Выбранный отрывок:

───

Иконофором при обряде был малолетний сын князя Вяземского, живой свидетель происходившего, многоуважаемый князь Павел Петрович, а родитель его и другое близкое по чувствам к Александру Сергеевичу лицо, Павел Воинович Нащокин, уехав прежде новобрачных, встретили Пушкиных с образом на новой квартире молодой четы.
Наталья Николаевна очаровала всех простотою обращения, приветливостью и ровным характером, не говоря уже о редкой наружной красоте. В Петербурге, куда новобрачные прибыли весной, все отнеслись к ней сочувственно, а воспетая слепцом поэтом И.И. Козловым графиня Фикельмон [123] , встретившая новобрачных в Царском Селе, описывает их в письме от 25 мая князю Петру Андреевичу Вяземскому следующим образом:
«Жена Пушкина – прекрасное создание, но это меланхолическое и тихое выражение похоже на предчувствие несчастия. Физиономии мужа и жены не предсказывают ни спокойствия, ни тихой радости в будущем: у Пушкина видны все порывы страстей, у жены – вся меланхолия отречения от себя».
По словам моей матери, графиня Фикельмон далека была от всякого сочувствия к Пушкину, что доказала как нельзя лучше в последний год его жизни, о чем и скажу в своем месте.
Пушкин, за месяц до отъезда с женой из Москвы, просил П.А. Плетнева приискать ему дачу в Царском Селе, куда и положил переселиться после возвращения в Петербург и свидания с родными.
В первых числах мая Александр Сергеевич приехал и на другой день явился с супругой к своей, как он выражался, «старшей».
Свидание между братом и сестрой было, как мне рассказала мать, самое трогательное; брат в подробности сообщил ей все с ним случившееся в течение отсутствия, во время которого он писал Ольге Сергеевне не более трех или четырех раз, и то лишь несколько строк. Мать, попрекнув его молчанием, заметила, что ревнует его сильно к Плетневу.
– Если писал Плетневу, – отвечал дядя, – значит, писал вместе с этим и тебе; ведь знаю, что Плетнев посещал тебя часто и все рассказывал. Зачем же писать мне было два раза одно и то же? К тому же Плетнев мой первый друг, от которого ничего не скрываю; он занимается и моими делами.

───

Задания к выполнению:
1. Перепишите дословно часть отрывка о Пушкине, начав с места со словами «Иконофором при обряде» и закончив словами «квартире молодой четы.».
2. Напишите продолжение отрывка о Пушкине, которое идет сразу после его последней фразы.
Записи здесь никак не используются.

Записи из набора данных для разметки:

───

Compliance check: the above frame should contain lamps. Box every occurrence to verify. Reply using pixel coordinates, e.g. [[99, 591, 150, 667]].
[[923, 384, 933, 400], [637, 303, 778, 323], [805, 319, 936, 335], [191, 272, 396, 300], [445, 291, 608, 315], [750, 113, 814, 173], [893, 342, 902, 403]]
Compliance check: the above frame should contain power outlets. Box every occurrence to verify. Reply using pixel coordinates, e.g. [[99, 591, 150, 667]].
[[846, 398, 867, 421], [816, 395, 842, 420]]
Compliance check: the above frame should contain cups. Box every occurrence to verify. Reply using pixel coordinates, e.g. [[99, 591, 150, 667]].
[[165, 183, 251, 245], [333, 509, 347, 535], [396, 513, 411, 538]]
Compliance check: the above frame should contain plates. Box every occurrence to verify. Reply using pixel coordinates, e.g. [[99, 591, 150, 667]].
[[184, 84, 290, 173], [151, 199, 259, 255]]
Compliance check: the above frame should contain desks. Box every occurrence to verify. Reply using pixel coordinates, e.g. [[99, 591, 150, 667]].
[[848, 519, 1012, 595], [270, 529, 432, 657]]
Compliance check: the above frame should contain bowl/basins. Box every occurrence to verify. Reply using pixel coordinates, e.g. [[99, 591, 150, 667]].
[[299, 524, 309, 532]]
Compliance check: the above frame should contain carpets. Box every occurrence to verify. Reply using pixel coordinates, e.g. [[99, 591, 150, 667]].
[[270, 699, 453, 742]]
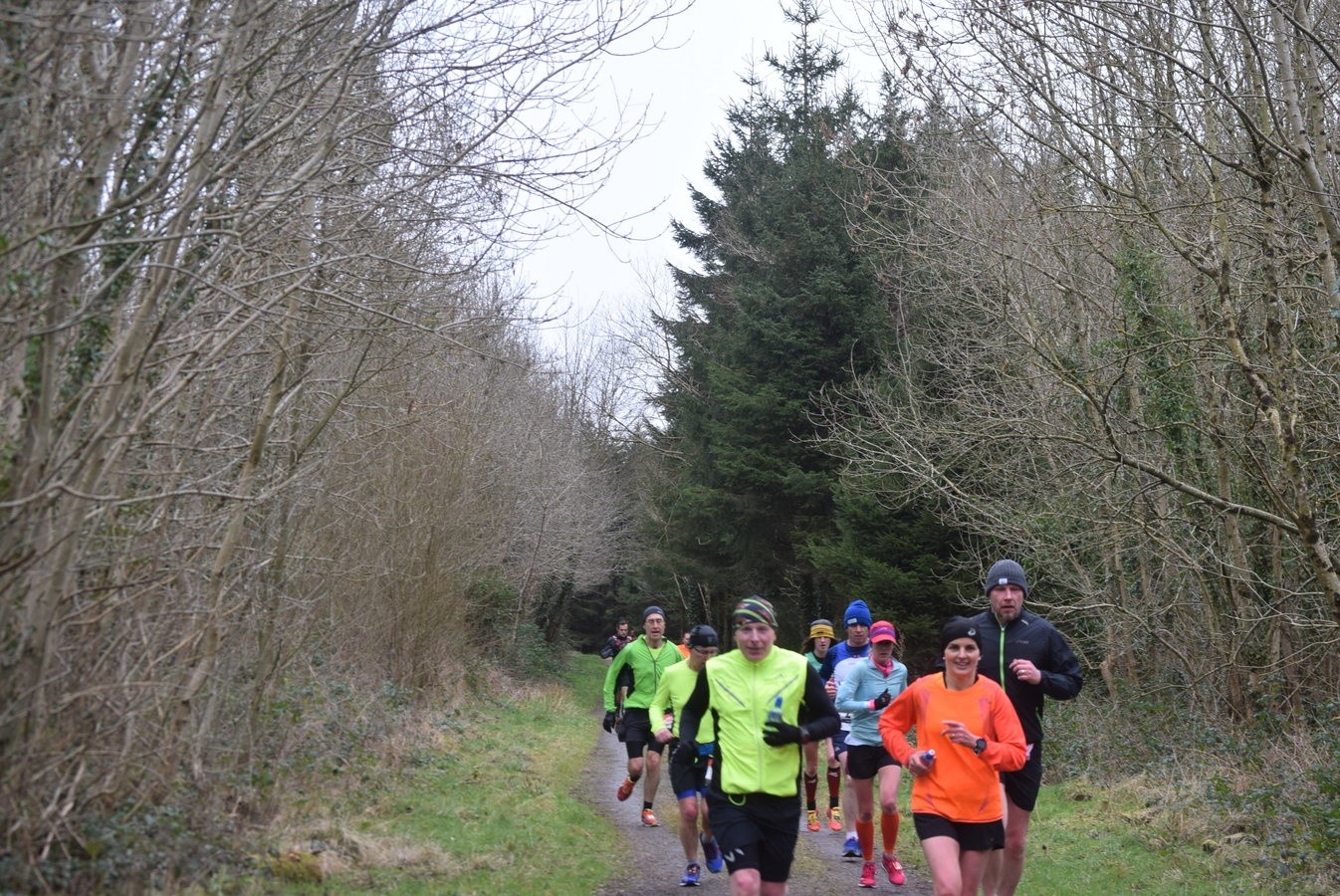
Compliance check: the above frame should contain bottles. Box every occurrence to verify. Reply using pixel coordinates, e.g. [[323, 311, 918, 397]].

───

Ответы к упражнению:
1.
Иконофором при обряде был малолетний сын князя Вяземского, живой свидетель происходившего, многоуважаемый князь Павел Петрович, а родитель его и другое близкое по чувствам к Александру Сергеевичу лицо, Павел Воинович Нащокин, уехав прежде новобрачных, встретили Пушкиных с образом на новой квартире молодой четы.

2.
Тут дядя объявил сестре, что он остановился по-прежнему в Демутовой гостинице, но, не теряя времени, переезжает на днях в Царское, где будут жить и «старики»; Александр Сергеевич убеждал сестру к нему переехать, к его просьбам присоединилась и Наталья Николаевна, но Ольга Сергеевна отвечала, что решительно не хочет их стеснять.
Отъезд молодых в Царское состоялся 25 мая. Сергей Львович и Надежда Осиповна хотели в июне перебраться туда же, а мать осталась в городе.
Между тем материальные средства Ольги Сергеевны находились в состоянии весьма незавидном, что можно видеть из ее письма к мужу. Перевожу его по-русски:
«Мне очень прискорбно, любезный и милый Николай, что тебе приходится ждать, как пишешь, еще целых четыре месяца содержания, какое тебе обещались. Я в тонких. К счастию, брат Александр меня выручил, сам предложил, тотчас после приезда, свою помощь; я было отказалась, думая получить кое-что от продажи твоих романов и, согласно обещанию отца, две тысячи пятьсот рублей; но, вообрази, оба твои романа переводные «Патриции» и «Богемская девичья война» нейдут вовсе, а нейдут, кажется, потому, что Булгарин, в пику Сомову, который расхвалил эти романы в другой газете, не сказал о них в своей ничего; печатание же на твой счет другого твоего перевода романа Манцони «I promessi sposi» [124] , ничего не принесло, кроме заявлений от твоего переписчика, наборщика, разных претензий, и вместо дохода плачу им деньги. Избавь меня ради Бога от хлопот; в них ничего не смыслю. А Сергею Львовичу плут его управляющий догадался доложить, т. е. выдумать, будто бы не может выслать 4000 рублей оброка, которые будто бы получил и которые у него на другой день украли! Сергея Львовича можно и пожалуй уверить, что и пузыри – фонари (on peut lui faire croire que des vessies sont des lanternes); а он обещался именно дать мне 2500 рублей из этих же денег…
Александр, – продолжает Ольга Сергеевна, – в особенности же моя невестка, с которой я совершенно подружилась, убедительно меня просят переехать к ним. Но как же могу на это согласиться? Стеснять их, во-первых, отнюдь не хочу; во-вторых, образ их жизни совсем противуположен моему: Александр будет и в Царском посещать большой свет, а она, как я заметила, очень любит изысканные туалеты. Меня же большой свет не прельщает, а рядиться в мои годы уже не пристало. А тут поневоле, если перееду к ним, должна буду выезжать вместе с братом и невесткой, причем и одеваться не хуже ее. Говорю откровенно, могу ли я это делать при твоем ограниченном жалованье и твоих, правда очень почтенных, литературных трудах, но которые, кроме изъяна, с тех пор как Дельвиг на том свете, не приносят ни гроша?»
Нравственное состояние Ольги Сергеевны тоже было очень печально.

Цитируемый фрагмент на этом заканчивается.